Information supplied Block Start

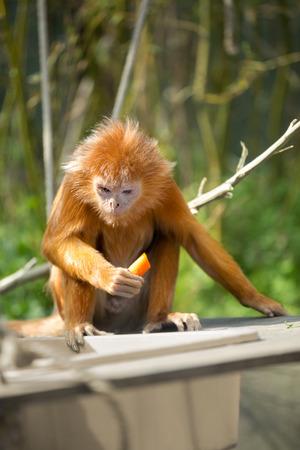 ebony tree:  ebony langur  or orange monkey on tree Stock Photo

Information supplied Block End
Information supplied Block Start

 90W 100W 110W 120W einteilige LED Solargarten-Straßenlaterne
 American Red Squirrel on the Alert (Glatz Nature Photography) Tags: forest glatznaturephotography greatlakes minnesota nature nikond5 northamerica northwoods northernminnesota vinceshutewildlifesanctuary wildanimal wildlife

Information supplied Block End

• _Aim of the exercise_
Take the lines above from the one containing "90W 100W 110W" to the one containing "American Red Squirrel" and retype them exactly, both ends included, with nothing added.

• _Expected answer_
 90W 100W 110W 120W einteilige LED Solargarten-Straßenlaterne
 American Red Squirrel on the Alert (Glatz Nature Photography) Tags: forest glatznaturephotography greatlakes minnesota nature nikond5 northamerica northwoods northernminnesota vinceshutewildlifesanctuary wildanimal wildlife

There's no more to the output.